Last week, the Huffington Post (here) was all over this new study showing that low-income workers got hit more severely during the recession than high-income workers (low-income workers suffer an over 30 percent unemployment rate, workers making about $138,000, only a 3.2 percent.)

The data in this study, which turned out to be quite misleading, certainly makes for nice populist headlines. But it is hiding the true debate that we should be having. And that’s not that low-skill workers are vulnerable to recession (duh) but that public-sector employees still have jobs and private employees don’t.

Look at the data:

Public-Private Unemployment

In this chart, I compare seasonally adjusted unemployment rates across segments of the economy, dividing these segments using the super-categories designated by the Bureau of Labor Statistics. The chart compares the unemployment rates in January of 2009 (blue) with the unemployment rates in these same sectors a year later (yellow). (FYI, the difference would be even more dramatic if I had used not seasonally adjusted data)

In both years, the unemployment rate within the government has been small relative to the level of unemployment within the entire economy, and particularly so relative to the private sector. In the course of a year, government employment has decreased by 296,000 jobs to 4.3% unemployment; during the same period, employment in the private, non-agricultural, sector has decreased by 2.3 million jobs to 11.1%. (And if you look at not seasonally adjusted unemployment data, the lose of private jobs reached 3.1 million and the lose of public jobs is roughly 70,000. That’s quite a gap.)

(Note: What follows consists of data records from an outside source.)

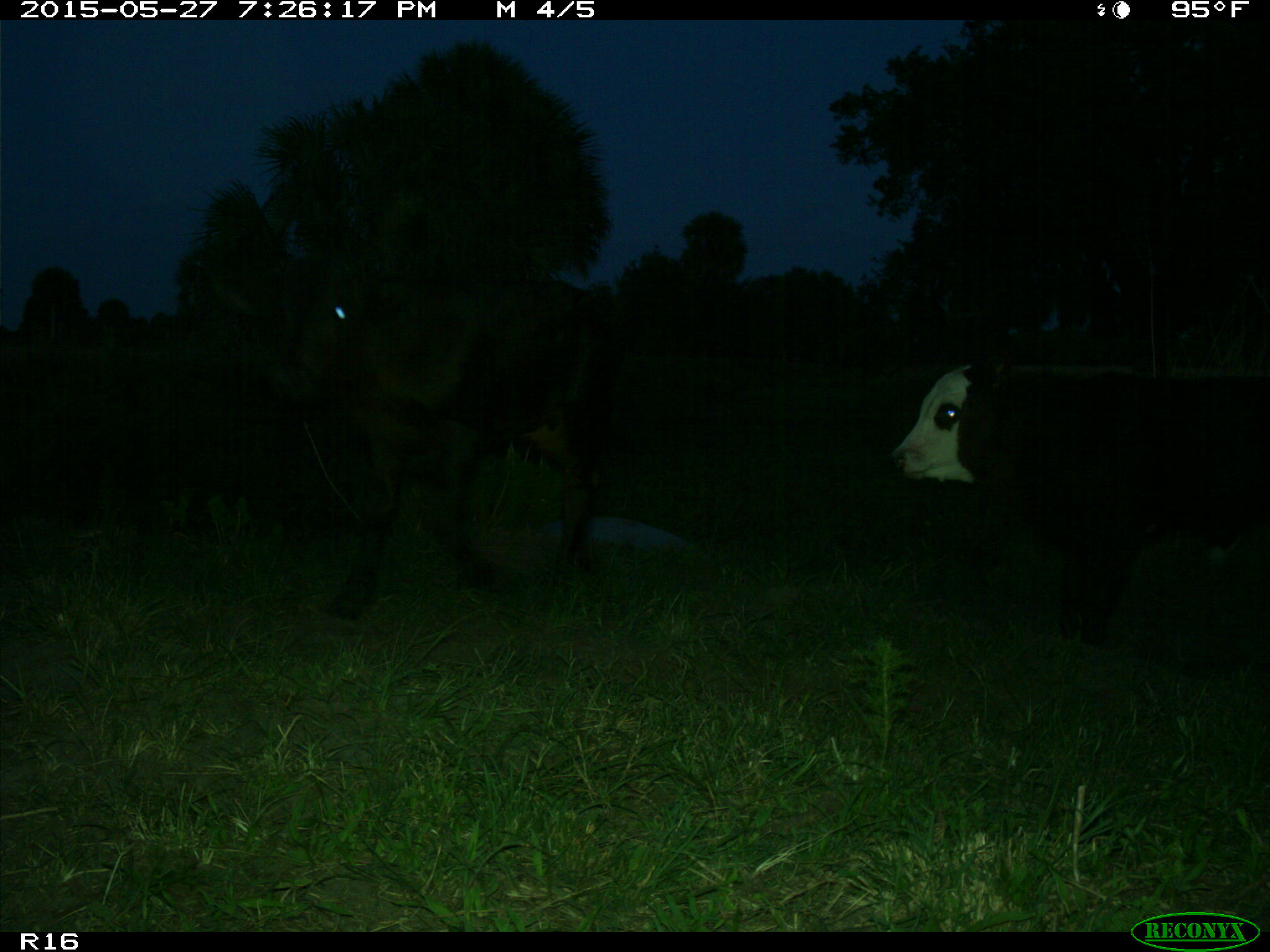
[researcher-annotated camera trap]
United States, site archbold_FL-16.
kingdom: Animalia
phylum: Chordata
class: Mammalia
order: Artiodactyla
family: Bovidae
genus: Bos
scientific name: Bos taurus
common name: domestic cow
Bos taurus (domestic cow).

From January 2009 to January 2010, plummeting employment has been concentrated in the private sector. During the time period examined, employment in the private sector decreased by 3.5% while employment within government decreased by 0.5%. Furthermore, employment has consistently decreased more quickly in the private sector than within the government (in addition to decreasing more on net). Since January 2009, employment has decreased in the private sector at an average rate of 0.3% each month; this is 6 times faster than employment has decreased in government.

Not only has unemployment been concentrated in the private sector within the past year, it has been concentrated disproportionately so. When measured as a percentage of GDP, government accounted for roughly a quarter of GDP. Conversely, unemployment in the government sector accounted for 5.9% of the increase in the economy’s total unemployment which has occurred in the past year. In contrast, job losses in the non-agricultural private sector have accounted for 81.3% of the total increase in unemployment.

By the way, public-sector employees are also the ones benefiting from the stimulus funding, not the private-sector employees. The job-creation data reveals that most of the jobs were “created or saved” in the public sector. Based on data from Recovery.gov, we find that of the 640,000 jobs the administration claims to have created with stimulus funds, only some 140,765 of them were private jobs.

Now, I would love to see a post by Ariana Huffington titled “No Labor Market Recession For America’s government employees, Private Workers Hit Hardest.”

Also, I would love to see the Tea Party Movement get jazzed up about this and expose the stimulus bill for what it is: A job creating machine for the public sector.